MLCommons, a nonprofit that helps companies measure the performance of their artificial intelligence systems, is launching a new benchmark to also measure the bad side of AI.
The new reference point, called AILuminarevaluates large language models’ responses to more than 12,000 test questions in 12 categories including inciting violent crimes, child sexual exploitation, hate speech, promoting self-harm, and intellectual property infringement.
Models are rated “poor”, “fair”, “good”, “very good” or “excellent” depending on their performance. The cues used to test the models are kept secret to prevent them from ending up as training data that would allow a model to pass the test.
Peter Mattson, founder and president of MLCommons and a senior engineer at Google, says measuring the potential harms of AI models is technically difficult, leading to inconsistencies across the industry. “AI is a really young technology, and AI testing is a really young discipline,” he says. “Improving security benefits society; It also benefits the market.”
Reliable, independent ways of measuring AI risks may become more relevant under the next US administration. Donald Trump has promised to get rid of President Biden’s Executive Order on AI, which introduced measures aimed at ensuring companies use AI responsibly, as well as a new AI Safety Institute to test powerful models.
The effort could also provide a more international perspective on the harms of AI. MLCommons counts several international companies among its member organizations, including Chinese companies Huawei and Alibaba. If all of these companies used the new benchmark, it would provide a way to compare AI safety in the US, China and elsewhere.

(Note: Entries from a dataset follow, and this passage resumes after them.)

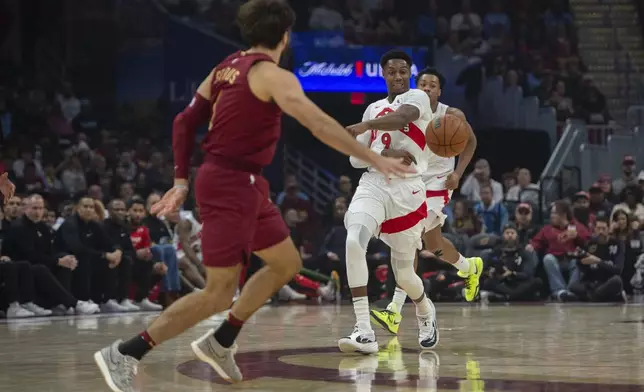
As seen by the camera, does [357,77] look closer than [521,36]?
Yes

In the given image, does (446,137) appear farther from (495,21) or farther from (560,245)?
(495,21)

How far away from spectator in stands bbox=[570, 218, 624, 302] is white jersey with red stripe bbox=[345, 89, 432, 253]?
7357 mm

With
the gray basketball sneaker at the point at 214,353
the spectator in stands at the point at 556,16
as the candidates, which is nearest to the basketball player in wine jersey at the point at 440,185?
the gray basketball sneaker at the point at 214,353

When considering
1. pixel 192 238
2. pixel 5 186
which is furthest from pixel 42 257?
pixel 5 186

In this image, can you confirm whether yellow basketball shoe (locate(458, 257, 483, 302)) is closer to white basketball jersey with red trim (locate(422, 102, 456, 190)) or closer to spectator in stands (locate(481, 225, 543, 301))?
white basketball jersey with red trim (locate(422, 102, 456, 190))

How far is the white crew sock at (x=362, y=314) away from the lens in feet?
24.6

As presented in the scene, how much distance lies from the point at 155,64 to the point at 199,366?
15406mm

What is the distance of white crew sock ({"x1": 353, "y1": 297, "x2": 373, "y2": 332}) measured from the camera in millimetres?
7484

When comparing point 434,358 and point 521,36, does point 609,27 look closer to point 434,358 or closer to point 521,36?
point 521,36

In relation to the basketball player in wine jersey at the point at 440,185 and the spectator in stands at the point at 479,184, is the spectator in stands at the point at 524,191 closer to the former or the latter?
the spectator in stands at the point at 479,184

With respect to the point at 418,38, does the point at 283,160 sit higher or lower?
lower

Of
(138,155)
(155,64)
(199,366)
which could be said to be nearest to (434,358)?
(199,366)

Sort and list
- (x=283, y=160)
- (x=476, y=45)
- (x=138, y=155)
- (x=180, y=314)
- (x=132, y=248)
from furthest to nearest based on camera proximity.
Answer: (x=476, y=45) < (x=283, y=160) < (x=138, y=155) < (x=132, y=248) < (x=180, y=314)

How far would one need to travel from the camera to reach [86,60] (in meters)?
21.7
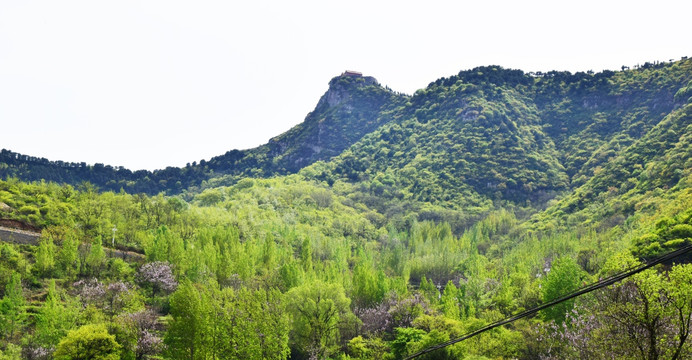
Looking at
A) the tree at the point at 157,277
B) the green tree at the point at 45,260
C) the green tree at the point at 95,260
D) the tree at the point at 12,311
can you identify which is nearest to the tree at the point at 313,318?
the tree at the point at 157,277

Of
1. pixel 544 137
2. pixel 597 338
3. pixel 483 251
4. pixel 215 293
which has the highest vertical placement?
pixel 544 137

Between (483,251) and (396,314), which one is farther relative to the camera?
(483,251)

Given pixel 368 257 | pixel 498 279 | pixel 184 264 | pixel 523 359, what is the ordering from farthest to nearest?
pixel 368 257, pixel 498 279, pixel 184 264, pixel 523 359

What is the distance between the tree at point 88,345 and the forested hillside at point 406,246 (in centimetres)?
11

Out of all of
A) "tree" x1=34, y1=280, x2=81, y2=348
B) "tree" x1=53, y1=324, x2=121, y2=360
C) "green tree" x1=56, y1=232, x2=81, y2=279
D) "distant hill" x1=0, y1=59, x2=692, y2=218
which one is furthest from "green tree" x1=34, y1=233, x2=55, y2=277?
"distant hill" x1=0, y1=59, x2=692, y2=218

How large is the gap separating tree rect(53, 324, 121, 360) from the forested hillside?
0.37 ft

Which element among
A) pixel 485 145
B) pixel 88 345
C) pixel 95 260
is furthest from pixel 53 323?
pixel 485 145


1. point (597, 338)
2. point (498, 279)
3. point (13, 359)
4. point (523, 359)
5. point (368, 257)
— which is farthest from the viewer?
point (368, 257)

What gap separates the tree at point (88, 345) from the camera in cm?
2820

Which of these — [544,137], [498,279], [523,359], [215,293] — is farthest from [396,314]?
[544,137]

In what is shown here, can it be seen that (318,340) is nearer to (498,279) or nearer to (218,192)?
(498,279)

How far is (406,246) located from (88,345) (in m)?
74.6

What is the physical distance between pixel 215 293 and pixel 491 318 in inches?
929

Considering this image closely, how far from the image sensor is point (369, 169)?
15575 cm
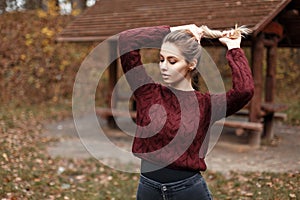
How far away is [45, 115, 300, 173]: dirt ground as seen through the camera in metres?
7.48

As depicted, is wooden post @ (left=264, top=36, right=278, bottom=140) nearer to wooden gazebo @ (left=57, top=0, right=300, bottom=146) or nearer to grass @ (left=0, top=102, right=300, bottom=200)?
wooden gazebo @ (left=57, top=0, right=300, bottom=146)

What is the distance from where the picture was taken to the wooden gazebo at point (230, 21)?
8039 mm

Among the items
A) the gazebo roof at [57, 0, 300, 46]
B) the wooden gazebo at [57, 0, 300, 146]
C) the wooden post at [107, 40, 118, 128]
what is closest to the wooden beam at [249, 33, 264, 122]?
the wooden gazebo at [57, 0, 300, 146]

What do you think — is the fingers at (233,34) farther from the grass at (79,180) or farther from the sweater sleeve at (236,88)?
the grass at (79,180)

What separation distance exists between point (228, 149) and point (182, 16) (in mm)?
2975

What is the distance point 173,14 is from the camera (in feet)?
30.6

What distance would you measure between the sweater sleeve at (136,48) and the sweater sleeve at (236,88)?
41cm

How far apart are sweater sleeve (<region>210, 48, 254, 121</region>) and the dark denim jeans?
1.35ft

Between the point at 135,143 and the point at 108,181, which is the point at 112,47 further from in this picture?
the point at 135,143

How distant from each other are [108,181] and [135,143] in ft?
14.4

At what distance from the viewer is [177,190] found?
2.28 meters

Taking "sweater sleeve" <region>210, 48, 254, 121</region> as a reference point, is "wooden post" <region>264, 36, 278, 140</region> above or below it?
below

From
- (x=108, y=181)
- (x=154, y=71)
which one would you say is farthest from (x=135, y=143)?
(x=154, y=71)

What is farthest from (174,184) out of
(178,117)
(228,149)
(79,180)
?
(228,149)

Some large US AI vendors have already used AILuminate to test their models. Anthropic’s Claude model, Google’s smaller Gemma model, and a Microsoft model called Phi all scored “very good” in the tests. OpenAI’s GPT-4o and Meta’s Larger Llama model both scored “good.” The only model that scored “poor” was the Allen Institute for AI’s OLMo, although Mattson notes that this is a research offering that is not designed with security in mind.
“Overall, it’s good to see scientific rigor in AI evaluation processes,” says Rumman Chowdhury, CEO of human intelligencea nonprofit organization that specializes in testing or red-teaming AI models to detect bad behavior. “We need best practices and inclusive measurement methods to determine whether AI models are performing as we expect.”